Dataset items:
• • • • • • •

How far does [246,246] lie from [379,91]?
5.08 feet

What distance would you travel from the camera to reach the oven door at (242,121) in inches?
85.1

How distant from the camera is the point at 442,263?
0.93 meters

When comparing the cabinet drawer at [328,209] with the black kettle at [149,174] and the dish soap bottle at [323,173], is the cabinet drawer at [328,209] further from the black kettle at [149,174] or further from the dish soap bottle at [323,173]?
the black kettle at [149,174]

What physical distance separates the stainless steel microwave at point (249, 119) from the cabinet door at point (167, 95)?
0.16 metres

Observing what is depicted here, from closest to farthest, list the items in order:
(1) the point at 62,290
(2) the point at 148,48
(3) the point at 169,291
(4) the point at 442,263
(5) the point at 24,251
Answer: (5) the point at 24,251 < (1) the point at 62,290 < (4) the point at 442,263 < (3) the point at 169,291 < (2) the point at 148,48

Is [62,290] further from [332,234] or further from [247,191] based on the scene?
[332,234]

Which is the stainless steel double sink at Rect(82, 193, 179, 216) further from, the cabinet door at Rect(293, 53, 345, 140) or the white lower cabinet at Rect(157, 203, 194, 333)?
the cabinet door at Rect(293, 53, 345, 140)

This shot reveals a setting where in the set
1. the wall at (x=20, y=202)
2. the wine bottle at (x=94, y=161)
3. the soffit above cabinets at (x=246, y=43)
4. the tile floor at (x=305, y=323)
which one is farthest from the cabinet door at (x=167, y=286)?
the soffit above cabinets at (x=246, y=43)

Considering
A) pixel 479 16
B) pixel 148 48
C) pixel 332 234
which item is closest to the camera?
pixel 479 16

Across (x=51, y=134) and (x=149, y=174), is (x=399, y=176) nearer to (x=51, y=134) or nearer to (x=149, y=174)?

• • • • • • •

Please extract exactly, and only, the lines from the line containing "Is [62,290] further" through the last line of the records.

Is [62,290] further from [332,234] or further from [247,191] based on the scene?
[332,234]

Which is the stainless steel double sink at Rect(82, 193, 179, 216) further from, the cabinet door at Rect(293, 53, 345, 140) or the white lower cabinet at Rect(157, 203, 194, 333)?
the cabinet door at Rect(293, 53, 345, 140)

This shot reveals a setting where in the set
1. the wall at (x=20, y=202)
2. the wine bottle at (x=94, y=161)
3. the soffit above cabinets at (x=246, y=43)
4. the tile floor at (x=305, y=323)
which one is farthest from the cabinet door at (x=167, y=286)?
the soffit above cabinets at (x=246, y=43)

Considering
A) pixel 479 16
B) pixel 148 48
C) pixel 332 234
which item is closest to the camera?
pixel 479 16

Across (x=51, y=134) and (x=149, y=174), is (x=399, y=176) nearer to (x=51, y=134) or nearer to (x=149, y=174)?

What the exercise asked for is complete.